What to do when a critical event occurs.

Posted Jan 08, 2020

The frequency and intensity of violent storms seem to be increasing. With a tornado, little can be done perhaps other than sheltering in place. With hurricanes, many people heed evacuation orders rather than stay in their homes, hoping for the best. Sheltering in place is also the order that is often given when there is a toxic spill.

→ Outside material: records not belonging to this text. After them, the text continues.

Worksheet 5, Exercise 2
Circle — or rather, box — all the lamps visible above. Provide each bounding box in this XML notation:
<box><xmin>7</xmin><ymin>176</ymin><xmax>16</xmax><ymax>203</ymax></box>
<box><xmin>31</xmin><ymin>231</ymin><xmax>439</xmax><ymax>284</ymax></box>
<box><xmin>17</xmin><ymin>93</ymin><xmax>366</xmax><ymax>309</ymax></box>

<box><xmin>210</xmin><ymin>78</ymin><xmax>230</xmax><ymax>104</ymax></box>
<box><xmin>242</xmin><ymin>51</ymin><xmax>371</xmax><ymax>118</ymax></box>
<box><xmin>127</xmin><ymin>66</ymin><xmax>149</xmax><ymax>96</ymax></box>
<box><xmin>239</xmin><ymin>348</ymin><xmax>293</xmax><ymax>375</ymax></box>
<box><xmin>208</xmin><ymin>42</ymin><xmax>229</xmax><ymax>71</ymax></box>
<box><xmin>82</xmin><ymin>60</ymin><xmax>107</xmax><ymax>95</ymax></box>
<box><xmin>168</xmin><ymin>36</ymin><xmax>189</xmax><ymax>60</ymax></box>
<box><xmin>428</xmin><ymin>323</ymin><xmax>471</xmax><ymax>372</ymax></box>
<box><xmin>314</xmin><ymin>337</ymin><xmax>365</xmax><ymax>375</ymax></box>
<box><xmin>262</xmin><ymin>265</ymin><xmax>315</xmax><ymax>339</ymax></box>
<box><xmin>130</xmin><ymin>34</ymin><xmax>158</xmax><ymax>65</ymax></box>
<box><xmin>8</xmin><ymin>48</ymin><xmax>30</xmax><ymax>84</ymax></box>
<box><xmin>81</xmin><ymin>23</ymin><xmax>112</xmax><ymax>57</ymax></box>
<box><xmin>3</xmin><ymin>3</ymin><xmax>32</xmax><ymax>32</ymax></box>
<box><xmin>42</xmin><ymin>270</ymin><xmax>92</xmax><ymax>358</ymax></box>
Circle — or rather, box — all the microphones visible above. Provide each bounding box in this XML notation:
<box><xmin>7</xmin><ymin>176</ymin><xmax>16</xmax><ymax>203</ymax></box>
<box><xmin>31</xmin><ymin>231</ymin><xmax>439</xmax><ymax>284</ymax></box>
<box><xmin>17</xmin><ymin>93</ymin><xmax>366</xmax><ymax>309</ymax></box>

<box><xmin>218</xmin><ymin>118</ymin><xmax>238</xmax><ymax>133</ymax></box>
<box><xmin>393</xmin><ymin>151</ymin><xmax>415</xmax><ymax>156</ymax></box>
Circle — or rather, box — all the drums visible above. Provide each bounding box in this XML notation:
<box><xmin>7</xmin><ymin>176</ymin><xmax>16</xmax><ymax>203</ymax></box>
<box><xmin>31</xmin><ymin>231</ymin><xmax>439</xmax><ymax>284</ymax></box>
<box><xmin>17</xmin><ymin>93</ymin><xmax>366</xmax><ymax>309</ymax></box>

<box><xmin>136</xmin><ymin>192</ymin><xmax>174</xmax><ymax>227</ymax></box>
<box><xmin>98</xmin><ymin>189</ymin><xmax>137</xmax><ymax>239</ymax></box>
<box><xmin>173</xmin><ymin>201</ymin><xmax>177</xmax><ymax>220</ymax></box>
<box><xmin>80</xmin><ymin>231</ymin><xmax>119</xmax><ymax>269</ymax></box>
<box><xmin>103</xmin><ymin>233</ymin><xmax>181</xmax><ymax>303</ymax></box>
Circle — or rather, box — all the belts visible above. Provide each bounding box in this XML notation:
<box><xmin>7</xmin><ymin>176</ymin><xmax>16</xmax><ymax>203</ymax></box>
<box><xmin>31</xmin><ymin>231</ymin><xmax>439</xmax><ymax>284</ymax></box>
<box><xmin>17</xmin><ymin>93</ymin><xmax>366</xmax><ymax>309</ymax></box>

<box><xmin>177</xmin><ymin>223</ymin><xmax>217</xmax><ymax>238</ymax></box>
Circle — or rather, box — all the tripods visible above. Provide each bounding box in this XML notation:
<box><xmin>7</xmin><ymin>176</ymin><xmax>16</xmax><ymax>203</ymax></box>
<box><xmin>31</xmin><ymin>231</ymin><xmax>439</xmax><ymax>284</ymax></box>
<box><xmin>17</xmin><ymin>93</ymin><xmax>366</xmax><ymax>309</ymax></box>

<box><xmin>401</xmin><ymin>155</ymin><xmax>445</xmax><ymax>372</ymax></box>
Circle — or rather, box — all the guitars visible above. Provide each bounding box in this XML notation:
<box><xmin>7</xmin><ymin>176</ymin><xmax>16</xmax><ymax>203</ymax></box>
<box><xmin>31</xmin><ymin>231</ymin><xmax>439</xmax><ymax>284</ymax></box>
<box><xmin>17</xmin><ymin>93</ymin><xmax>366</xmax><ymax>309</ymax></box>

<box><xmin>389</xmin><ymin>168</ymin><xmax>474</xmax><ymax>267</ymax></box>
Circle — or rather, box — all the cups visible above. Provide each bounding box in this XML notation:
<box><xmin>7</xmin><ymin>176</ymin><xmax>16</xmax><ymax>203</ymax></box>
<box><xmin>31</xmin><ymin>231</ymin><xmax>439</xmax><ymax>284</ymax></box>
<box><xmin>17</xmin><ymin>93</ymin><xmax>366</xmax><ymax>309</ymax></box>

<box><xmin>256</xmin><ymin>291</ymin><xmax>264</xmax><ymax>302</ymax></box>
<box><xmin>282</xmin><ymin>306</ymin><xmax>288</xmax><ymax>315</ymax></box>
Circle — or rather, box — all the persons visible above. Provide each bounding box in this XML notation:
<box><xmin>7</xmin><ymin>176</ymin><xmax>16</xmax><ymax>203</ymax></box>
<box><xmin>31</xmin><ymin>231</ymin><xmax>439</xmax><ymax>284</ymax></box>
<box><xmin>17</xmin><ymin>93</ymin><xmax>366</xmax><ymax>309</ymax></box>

This post and the next will focus on situations in which sheltering in place may be the best option. The scenarios presented are from a serious game, Bounce Back, which we have been using over the years to teach the skills and attitudes of resilience.

Here's a scenario:

An emergency notification was sent to my cell phone. A truck carrying toxic chemicals is overturned not far from my home. I'm following instructions to shelter in place. A very strong odor is coming from the bathroom. It's awful. I feel sick. But what am I supposed to do? Is it not safe to open the windows?

Whether you shelter in place and obey the instructions given to you by the authorities has a great deal to do with whether you trust that they know what they're doing. In many cases, such as the one described above, the authorities are doing what they've been trained to do and what they think is the safest option. In these situations, I think it is important to use every means that you can to connect with others and find out what they are doing and what they are telling you to do.

In order to do this, you will have to control the strong feelings that such a directive has created in you. Problem-solve this situation. Is your only option opening the windows or going outside? What else could you do?

Listen to the radio. Listen for official announcements and instructions. Use social media, but be cautious. Sometimes the information provided is not accurate. Don't overreact or panic. Call someone else in your neighborhood whom you trust. What are they doing and what have they been told to do? Calm down and think.